A piece appeared last week in the WSJ on the rating system of wines and how a particular winery proprietor and Professor conceived and executed a blinded trial to assess the ability of wine tasting to provide any sort of consistent and reproducible results. The piece can be found at:
A relevant excerpt which summarizes the key findings is:
"The unlikely revolutionary is a soft-spoken fellow named Robert Hodgson, a retired professor who taught statistics at Humboldt State University. Since 1976, Mr. Hodgson has also been the proprietor of Fieldbrook Winery, a small operation that puts out about 10 wines each year, selling 1,500 cases
A few years ago, Mr. Hodgson began wondering how wines, such as his own, can win a gold medal at one competition, and "end up in the pooper" at others. He decided to take a course in wine judging, and met G.M "Pooch" Pucilowski, chief judge at the California State Fair wine competition, North America's oldest and most prestigious. Mr. Hodgson joined the Wine Competition's advisory board, and eventually "begged" to run a controlled scientific study of the tastings, conducted in the same manner as the real-world tastings. The board agreed, but expected the results to be kept confidential.....
In his first study, each year, for four years, Mr. Hodgson served actual panels of California State Fair Wine Competition judges—some 70 judges each year—about 100 wines over a two-day period. He employed the same blind tasting process as the actual competition. In Mr. Hodgson's study, however, every wine was presented to each judge three different times, each time drawn from the same bottle.
The results astonished Mr. Hodgson. The judges' wine ratings typically varied by ±4 points on a standard ratings scale running from 80 to 100. A wine rated 91 on one tasting would often be rated an 87 or 95 on the next. Some of the judges did much worse, and only about one in 10 regularly rated the same wine within a range of ±2 points.

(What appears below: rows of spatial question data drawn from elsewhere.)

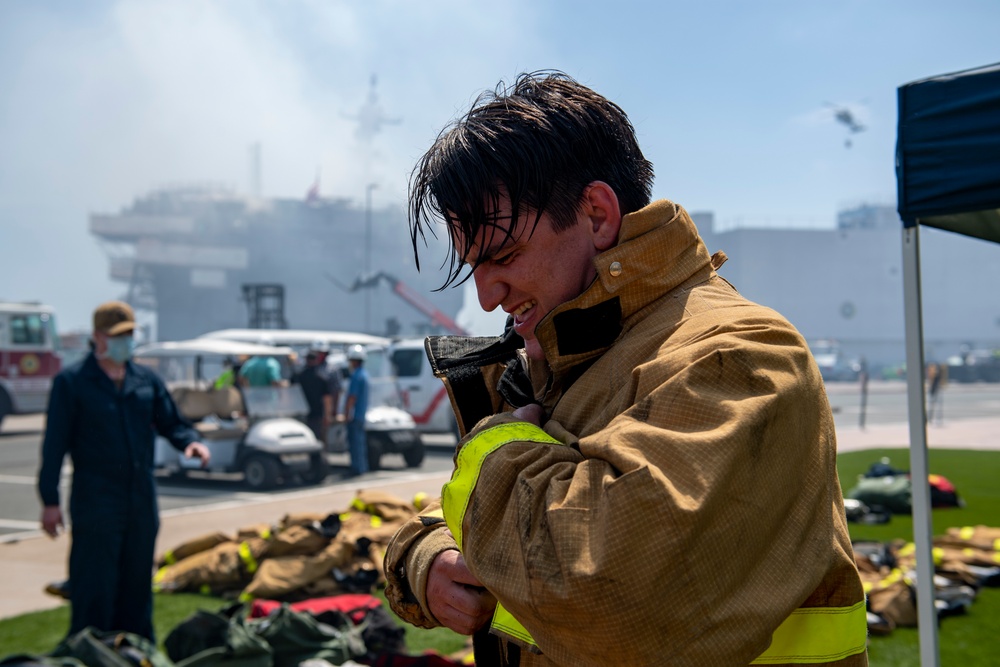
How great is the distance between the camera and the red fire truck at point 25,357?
20.8m

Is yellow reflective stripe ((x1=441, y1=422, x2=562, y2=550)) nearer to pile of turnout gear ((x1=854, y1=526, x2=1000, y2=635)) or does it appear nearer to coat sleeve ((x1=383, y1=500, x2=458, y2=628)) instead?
coat sleeve ((x1=383, y1=500, x2=458, y2=628))

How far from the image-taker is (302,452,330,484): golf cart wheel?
12086 mm

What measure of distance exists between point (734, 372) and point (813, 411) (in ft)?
0.49

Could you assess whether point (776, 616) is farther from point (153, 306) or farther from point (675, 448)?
point (153, 306)

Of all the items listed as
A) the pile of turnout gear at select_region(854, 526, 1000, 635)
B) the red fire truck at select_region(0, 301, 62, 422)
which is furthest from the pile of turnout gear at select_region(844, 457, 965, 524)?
the red fire truck at select_region(0, 301, 62, 422)

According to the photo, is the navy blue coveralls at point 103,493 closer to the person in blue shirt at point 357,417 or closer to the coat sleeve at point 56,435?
the coat sleeve at point 56,435

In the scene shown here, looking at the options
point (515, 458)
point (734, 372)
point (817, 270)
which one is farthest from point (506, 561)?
point (817, 270)

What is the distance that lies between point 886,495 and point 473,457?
8786 millimetres

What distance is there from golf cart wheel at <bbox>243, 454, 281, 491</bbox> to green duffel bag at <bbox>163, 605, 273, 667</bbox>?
273 inches

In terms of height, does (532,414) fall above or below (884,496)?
above

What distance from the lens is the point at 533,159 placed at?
1.24 m

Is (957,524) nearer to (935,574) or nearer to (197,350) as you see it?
(935,574)

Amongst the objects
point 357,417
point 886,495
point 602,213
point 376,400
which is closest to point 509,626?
point 602,213

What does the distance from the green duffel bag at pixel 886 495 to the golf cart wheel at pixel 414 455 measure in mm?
7101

Mr. Hodgson also found that the judges whose ratings were most consistent in any given year landed in the middle of the pack in other years, suggesting that their consistent performance that year had simply been due to chance."
There is an important lesson to be learned from this study. Perhaps the most important knowledge that anyone can have is the knowledge required to recognize that you don't know. This actually reminded me of an experience I had in my internship in the late 1970's when I spent a year as a general medical intern. I worked in a general hospital caring for patients with acute bread and butter medical problems. We had a substantial numbers of patients with acute strokes and it was at the beginning of the era of sophisticated imaging tools. However, our specific hospital did not have a CAT scanner. We were able to get scans in a not so timely fashion from another sister hospital in the area.
For the first half of the year the medical service would admit the patient and get an immediate Neurology consultation. The Neurology resident would come with their big black bag and use the time honored tools of the bedside neurology exam to localize the lesion. They would then write a detailed noted confidently describing where the stroke lesion resided in the brain. They did so based upon years of experience using these tools and there was great confidence in the utility of thse time honored tools. After their assessment the Neurology team would then recommend the patient receive a CAT scan of the brain when the test could be done.
Unfortunately, the time honored bedside tools had never actually been validated since the tools to validate them had not yet been developed; that is until new imaging tools were developed and deployed in the late 1970's. During the first six months of my internship the sequence was always neurology evaluation, detailed report, and then CAT scan. The results were remarkable. The CAT scan showed the bedside neurological evaluation was basically always wrong when it came to identifying the actual site of the stroke. The second half of my internship the sequence was always neurology evaluation, CAT scan and then detailed report. When confronted with unambiguous evidence that the time honored tools were terribly flawed, these tools where quickly jettisoned.
There was no strong financial stake held in the bedside neurological assessment. In fact, it is not at all surprising that a tedious, time consuming, and poorly compensated activity such as this would become history when a better tool came along. However, strongly held but weakly supported beliefs are not always let go so readily, particularly when they serve as the underpinnings for financially lucrative activities.
Under those circumstances it is devilishly difficult to get the parties who have something at risk to objectively ask fundamental questions. How do I know what I believe to be true is actually true? What knowledge is really knowable and how do I actually know this to be true? While this may all sound to be the stuff of late night bull sessions in a college dormitory, it really is central to any professional activity where clients come to you as a trusted person of authority. Strongly held beliefs supported by nothing more than strongly held beliefs tend to serve only as rationalizations of self serving activities.